▶ [TEXT TO READ]
^^^^

I'm 28, but I don't have an exceptional amount of experience with dating around. I was in a long-term relationship for several years and one other somewhat long relationship. I have a profile on OKCupid, but after my last relationship ended, I wasn't ready to date again so I just set it up to "looking for friends" so that I could get out and meet guys without there being so much pressure for it to end in something.

 

A friend of mine came to visit from out of town and I was showing him around, we went to a bar, and while there, a guy from that site recognized me and sent me a message saying only, "I saw you at [that bar] tonight with a gent. Wished it were me." I looked at the guy's profile and we were like a 99% match. His profile said he was only looking for friends. I responded but I ended up leaving the country for several months shortly after that and a few weeks before I came back, he messaged me suggesting we meet up once I get back.

 

We met a few days after I got home and he was incredibly sweet and I felt this tremendous connection with him but on that first "date" nothing happened. We hugged goodbye at the end. We met three more times after that, the fourth time, I was definitely certain I wanted to kiss him, but it didn't happen, so I jokingly sent him a text after he left saying, "hey wtf didn't you kiss me? I kinda wanted to," and he replied, "Same here, only there was no 'kinda'." and went on to explain that he had been misreading me and thinking I wasn't interested.

^^^^

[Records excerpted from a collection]

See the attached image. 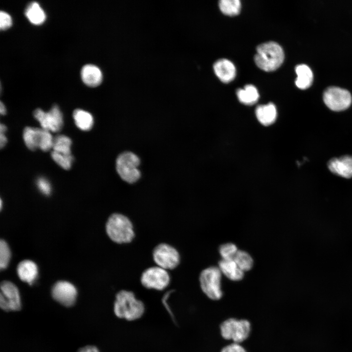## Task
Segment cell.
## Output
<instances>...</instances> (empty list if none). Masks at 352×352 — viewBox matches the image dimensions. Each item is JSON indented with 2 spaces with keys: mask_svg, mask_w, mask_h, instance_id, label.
Listing matches in <instances>:
<instances>
[{
  "mask_svg": "<svg viewBox=\"0 0 352 352\" xmlns=\"http://www.w3.org/2000/svg\"><path fill=\"white\" fill-rule=\"evenodd\" d=\"M113 312L118 318L128 321H134L144 315V303L138 299L131 290L121 289L117 292L113 303Z\"/></svg>",
  "mask_w": 352,
  "mask_h": 352,
  "instance_id": "cell-1",
  "label": "cell"
},
{
  "mask_svg": "<svg viewBox=\"0 0 352 352\" xmlns=\"http://www.w3.org/2000/svg\"><path fill=\"white\" fill-rule=\"evenodd\" d=\"M330 172L338 176L350 178L352 177V156L344 155L331 159L328 164Z\"/></svg>",
  "mask_w": 352,
  "mask_h": 352,
  "instance_id": "cell-14",
  "label": "cell"
},
{
  "mask_svg": "<svg viewBox=\"0 0 352 352\" xmlns=\"http://www.w3.org/2000/svg\"><path fill=\"white\" fill-rule=\"evenodd\" d=\"M213 68L217 76L223 83L232 81L236 76V67L229 60L221 59L214 64Z\"/></svg>",
  "mask_w": 352,
  "mask_h": 352,
  "instance_id": "cell-15",
  "label": "cell"
},
{
  "mask_svg": "<svg viewBox=\"0 0 352 352\" xmlns=\"http://www.w3.org/2000/svg\"><path fill=\"white\" fill-rule=\"evenodd\" d=\"M51 155L53 160L62 168L68 170L71 168L73 161L71 154H65L52 151Z\"/></svg>",
  "mask_w": 352,
  "mask_h": 352,
  "instance_id": "cell-27",
  "label": "cell"
},
{
  "mask_svg": "<svg viewBox=\"0 0 352 352\" xmlns=\"http://www.w3.org/2000/svg\"><path fill=\"white\" fill-rule=\"evenodd\" d=\"M11 252L7 242L4 240L0 241V268L5 269L9 263Z\"/></svg>",
  "mask_w": 352,
  "mask_h": 352,
  "instance_id": "cell-28",
  "label": "cell"
},
{
  "mask_svg": "<svg viewBox=\"0 0 352 352\" xmlns=\"http://www.w3.org/2000/svg\"><path fill=\"white\" fill-rule=\"evenodd\" d=\"M35 118L39 122L41 128L50 132H58L62 128L63 118L62 113L57 105L45 112L41 109H37L33 112Z\"/></svg>",
  "mask_w": 352,
  "mask_h": 352,
  "instance_id": "cell-11",
  "label": "cell"
},
{
  "mask_svg": "<svg viewBox=\"0 0 352 352\" xmlns=\"http://www.w3.org/2000/svg\"><path fill=\"white\" fill-rule=\"evenodd\" d=\"M5 107L4 105V104L0 101V114L2 115H4L6 113V110Z\"/></svg>",
  "mask_w": 352,
  "mask_h": 352,
  "instance_id": "cell-35",
  "label": "cell"
},
{
  "mask_svg": "<svg viewBox=\"0 0 352 352\" xmlns=\"http://www.w3.org/2000/svg\"><path fill=\"white\" fill-rule=\"evenodd\" d=\"M36 184L39 191L44 195L48 196L51 192V186L49 182L44 177L38 178Z\"/></svg>",
  "mask_w": 352,
  "mask_h": 352,
  "instance_id": "cell-30",
  "label": "cell"
},
{
  "mask_svg": "<svg viewBox=\"0 0 352 352\" xmlns=\"http://www.w3.org/2000/svg\"><path fill=\"white\" fill-rule=\"evenodd\" d=\"M106 231L109 238L117 244L131 242L135 236L132 221L126 215L114 213L108 218Z\"/></svg>",
  "mask_w": 352,
  "mask_h": 352,
  "instance_id": "cell-2",
  "label": "cell"
},
{
  "mask_svg": "<svg viewBox=\"0 0 352 352\" xmlns=\"http://www.w3.org/2000/svg\"><path fill=\"white\" fill-rule=\"evenodd\" d=\"M140 283L148 289L162 291L169 286L171 276L168 270L157 265L153 266L142 272Z\"/></svg>",
  "mask_w": 352,
  "mask_h": 352,
  "instance_id": "cell-7",
  "label": "cell"
},
{
  "mask_svg": "<svg viewBox=\"0 0 352 352\" xmlns=\"http://www.w3.org/2000/svg\"><path fill=\"white\" fill-rule=\"evenodd\" d=\"M73 117L76 126L82 131H89L93 125L92 115L85 110L75 109L73 112Z\"/></svg>",
  "mask_w": 352,
  "mask_h": 352,
  "instance_id": "cell-22",
  "label": "cell"
},
{
  "mask_svg": "<svg viewBox=\"0 0 352 352\" xmlns=\"http://www.w3.org/2000/svg\"><path fill=\"white\" fill-rule=\"evenodd\" d=\"M220 352H247L241 345L238 343H232L223 347Z\"/></svg>",
  "mask_w": 352,
  "mask_h": 352,
  "instance_id": "cell-32",
  "label": "cell"
},
{
  "mask_svg": "<svg viewBox=\"0 0 352 352\" xmlns=\"http://www.w3.org/2000/svg\"><path fill=\"white\" fill-rule=\"evenodd\" d=\"M220 330L221 335L224 339L232 340L234 343L239 344L246 340L249 336L251 325L247 320L229 318L221 324Z\"/></svg>",
  "mask_w": 352,
  "mask_h": 352,
  "instance_id": "cell-6",
  "label": "cell"
},
{
  "mask_svg": "<svg viewBox=\"0 0 352 352\" xmlns=\"http://www.w3.org/2000/svg\"><path fill=\"white\" fill-rule=\"evenodd\" d=\"M219 5L221 11L224 14L230 16L238 15L241 8L239 0H221Z\"/></svg>",
  "mask_w": 352,
  "mask_h": 352,
  "instance_id": "cell-26",
  "label": "cell"
},
{
  "mask_svg": "<svg viewBox=\"0 0 352 352\" xmlns=\"http://www.w3.org/2000/svg\"><path fill=\"white\" fill-rule=\"evenodd\" d=\"M0 307L3 310H19L21 308L20 296L18 288L12 282L3 281L1 282Z\"/></svg>",
  "mask_w": 352,
  "mask_h": 352,
  "instance_id": "cell-12",
  "label": "cell"
},
{
  "mask_svg": "<svg viewBox=\"0 0 352 352\" xmlns=\"http://www.w3.org/2000/svg\"><path fill=\"white\" fill-rule=\"evenodd\" d=\"M1 205H2V201H1V200H0V208H2Z\"/></svg>",
  "mask_w": 352,
  "mask_h": 352,
  "instance_id": "cell-36",
  "label": "cell"
},
{
  "mask_svg": "<svg viewBox=\"0 0 352 352\" xmlns=\"http://www.w3.org/2000/svg\"><path fill=\"white\" fill-rule=\"evenodd\" d=\"M17 271L19 278L23 282L31 285L38 275V267L32 261L24 260L17 265Z\"/></svg>",
  "mask_w": 352,
  "mask_h": 352,
  "instance_id": "cell-17",
  "label": "cell"
},
{
  "mask_svg": "<svg viewBox=\"0 0 352 352\" xmlns=\"http://www.w3.org/2000/svg\"><path fill=\"white\" fill-rule=\"evenodd\" d=\"M140 159L135 154L125 152L118 155L116 160V169L121 179L132 183L140 177L141 174L138 169Z\"/></svg>",
  "mask_w": 352,
  "mask_h": 352,
  "instance_id": "cell-5",
  "label": "cell"
},
{
  "mask_svg": "<svg viewBox=\"0 0 352 352\" xmlns=\"http://www.w3.org/2000/svg\"><path fill=\"white\" fill-rule=\"evenodd\" d=\"M233 260L243 272L250 270L253 265V260L247 252L238 250Z\"/></svg>",
  "mask_w": 352,
  "mask_h": 352,
  "instance_id": "cell-25",
  "label": "cell"
},
{
  "mask_svg": "<svg viewBox=\"0 0 352 352\" xmlns=\"http://www.w3.org/2000/svg\"><path fill=\"white\" fill-rule=\"evenodd\" d=\"M295 72L297 76L295 82L296 86L302 89L308 88L312 84L313 78L309 67L305 64L297 65Z\"/></svg>",
  "mask_w": 352,
  "mask_h": 352,
  "instance_id": "cell-20",
  "label": "cell"
},
{
  "mask_svg": "<svg viewBox=\"0 0 352 352\" xmlns=\"http://www.w3.org/2000/svg\"><path fill=\"white\" fill-rule=\"evenodd\" d=\"M78 352H100L98 348L94 346H87L80 349Z\"/></svg>",
  "mask_w": 352,
  "mask_h": 352,
  "instance_id": "cell-33",
  "label": "cell"
},
{
  "mask_svg": "<svg viewBox=\"0 0 352 352\" xmlns=\"http://www.w3.org/2000/svg\"><path fill=\"white\" fill-rule=\"evenodd\" d=\"M71 140L68 136L61 134L53 139V151L65 154H71Z\"/></svg>",
  "mask_w": 352,
  "mask_h": 352,
  "instance_id": "cell-24",
  "label": "cell"
},
{
  "mask_svg": "<svg viewBox=\"0 0 352 352\" xmlns=\"http://www.w3.org/2000/svg\"><path fill=\"white\" fill-rule=\"evenodd\" d=\"M221 278V272L216 266L207 267L200 273L199 281L201 289L211 300H218L222 297Z\"/></svg>",
  "mask_w": 352,
  "mask_h": 352,
  "instance_id": "cell-4",
  "label": "cell"
},
{
  "mask_svg": "<svg viewBox=\"0 0 352 352\" xmlns=\"http://www.w3.org/2000/svg\"><path fill=\"white\" fill-rule=\"evenodd\" d=\"M152 256L156 265L168 271L175 269L180 263V255L178 250L165 242L160 243L154 248Z\"/></svg>",
  "mask_w": 352,
  "mask_h": 352,
  "instance_id": "cell-8",
  "label": "cell"
},
{
  "mask_svg": "<svg viewBox=\"0 0 352 352\" xmlns=\"http://www.w3.org/2000/svg\"><path fill=\"white\" fill-rule=\"evenodd\" d=\"M7 143V138L5 135V132H0V148H3Z\"/></svg>",
  "mask_w": 352,
  "mask_h": 352,
  "instance_id": "cell-34",
  "label": "cell"
},
{
  "mask_svg": "<svg viewBox=\"0 0 352 352\" xmlns=\"http://www.w3.org/2000/svg\"><path fill=\"white\" fill-rule=\"evenodd\" d=\"M284 60L283 49L277 43L268 42L257 47L254 61L257 66L264 71L269 72L276 70Z\"/></svg>",
  "mask_w": 352,
  "mask_h": 352,
  "instance_id": "cell-3",
  "label": "cell"
},
{
  "mask_svg": "<svg viewBox=\"0 0 352 352\" xmlns=\"http://www.w3.org/2000/svg\"><path fill=\"white\" fill-rule=\"evenodd\" d=\"M81 77L83 82L86 85L92 87L99 86L103 79V75L100 69L92 64H87L82 67Z\"/></svg>",
  "mask_w": 352,
  "mask_h": 352,
  "instance_id": "cell-16",
  "label": "cell"
},
{
  "mask_svg": "<svg viewBox=\"0 0 352 352\" xmlns=\"http://www.w3.org/2000/svg\"><path fill=\"white\" fill-rule=\"evenodd\" d=\"M23 138L25 145L30 150L39 148L46 152L52 149L54 138L50 132L42 128L25 127Z\"/></svg>",
  "mask_w": 352,
  "mask_h": 352,
  "instance_id": "cell-9",
  "label": "cell"
},
{
  "mask_svg": "<svg viewBox=\"0 0 352 352\" xmlns=\"http://www.w3.org/2000/svg\"><path fill=\"white\" fill-rule=\"evenodd\" d=\"M24 14L28 20L34 24H42L46 18L44 11L36 1L28 3L25 9Z\"/></svg>",
  "mask_w": 352,
  "mask_h": 352,
  "instance_id": "cell-21",
  "label": "cell"
},
{
  "mask_svg": "<svg viewBox=\"0 0 352 352\" xmlns=\"http://www.w3.org/2000/svg\"><path fill=\"white\" fill-rule=\"evenodd\" d=\"M236 245L232 243H227L220 246L219 252L223 260H233L238 251Z\"/></svg>",
  "mask_w": 352,
  "mask_h": 352,
  "instance_id": "cell-29",
  "label": "cell"
},
{
  "mask_svg": "<svg viewBox=\"0 0 352 352\" xmlns=\"http://www.w3.org/2000/svg\"><path fill=\"white\" fill-rule=\"evenodd\" d=\"M51 294L55 300L61 305L70 307L76 300L77 291L75 286L66 281H59L52 286Z\"/></svg>",
  "mask_w": 352,
  "mask_h": 352,
  "instance_id": "cell-13",
  "label": "cell"
},
{
  "mask_svg": "<svg viewBox=\"0 0 352 352\" xmlns=\"http://www.w3.org/2000/svg\"><path fill=\"white\" fill-rule=\"evenodd\" d=\"M219 268L221 273L232 281H238L243 278L244 272L233 260L222 259L219 263Z\"/></svg>",
  "mask_w": 352,
  "mask_h": 352,
  "instance_id": "cell-18",
  "label": "cell"
},
{
  "mask_svg": "<svg viewBox=\"0 0 352 352\" xmlns=\"http://www.w3.org/2000/svg\"><path fill=\"white\" fill-rule=\"evenodd\" d=\"M323 100L330 110L340 111L346 110L350 106L352 96L350 92L346 89L331 87L325 91Z\"/></svg>",
  "mask_w": 352,
  "mask_h": 352,
  "instance_id": "cell-10",
  "label": "cell"
},
{
  "mask_svg": "<svg viewBox=\"0 0 352 352\" xmlns=\"http://www.w3.org/2000/svg\"><path fill=\"white\" fill-rule=\"evenodd\" d=\"M12 24V18L10 15L4 11L0 12V28L4 30L10 27Z\"/></svg>",
  "mask_w": 352,
  "mask_h": 352,
  "instance_id": "cell-31",
  "label": "cell"
},
{
  "mask_svg": "<svg viewBox=\"0 0 352 352\" xmlns=\"http://www.w3.org/2000/svg\"><path fill=\"white\" fill-rule=\"evenodd\" d=\"M236 93L239 100L246 105H253L259 97L257 89L252 85H247L243 88L238 89Z\"/></svg>",
  "mask_w": 352,
  "mask_h": 352,
  "instance_id": "cell-23",
  "label": "cell"
},
{
  "mask_svg": "<svg viewBox=\"0 0 352 352\" xmlns=\"http://www.w3.org/2000/svg\"><path fill=\"white\" fill-rule=\"evenodd\" d=\"M258 121L264 126L272 124L277 117V110L275 106L272 103L258 106L255 111Z\"/></svg>",
  "mask_w": 352,
  "mask_h": 352,
  "instance_id": "cell-19",
  "label": "cell"
}]
</instances>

^^^^

▶ [TASKS TO PERFORM]
1. From the account of meeting someone through OKCupid above, extract the passage starting at "A friend of" and ending at "I get back.".
2. Write what comes next in the account of meeting someone through OKCupid, picking up after its final sentence.

▶ [THE REPLIES]
1.
A friend of mine came to visit from out of town and I was showing him around, we went to a bar, and while there, a guy from that site recognized me and sent me a message saying only, "I saw you at [that bar] tonight with a gent. Wished it were me." I looked at the guy's profile and we were like a 99% match. His profile said he was only looking for friends. I responded but I ended up leaving the country for several months shortly after that and a few weeks before I came back, he messaged me suggesting we meet up once I get back.

2.
 

I realized this was all a huge faux pas--at this point, I liked him enough that I wanted to have sex with him. So I made sure the fifth time we met, it was near my apartment and we ended up back here, made out and had sex after everything. The kissing was great, the sex was great, but most notably, the emotional intimacy that there was after the sex was paramount, something I've never felt with anyone, ever--and I could tell he felt the same way.

 

He had to go home (it was a Sunday night) but he told me he couldn't wait to see me again and then texted me a couple of times the next day telling me how much he likes me and how much he enjoyed the night before.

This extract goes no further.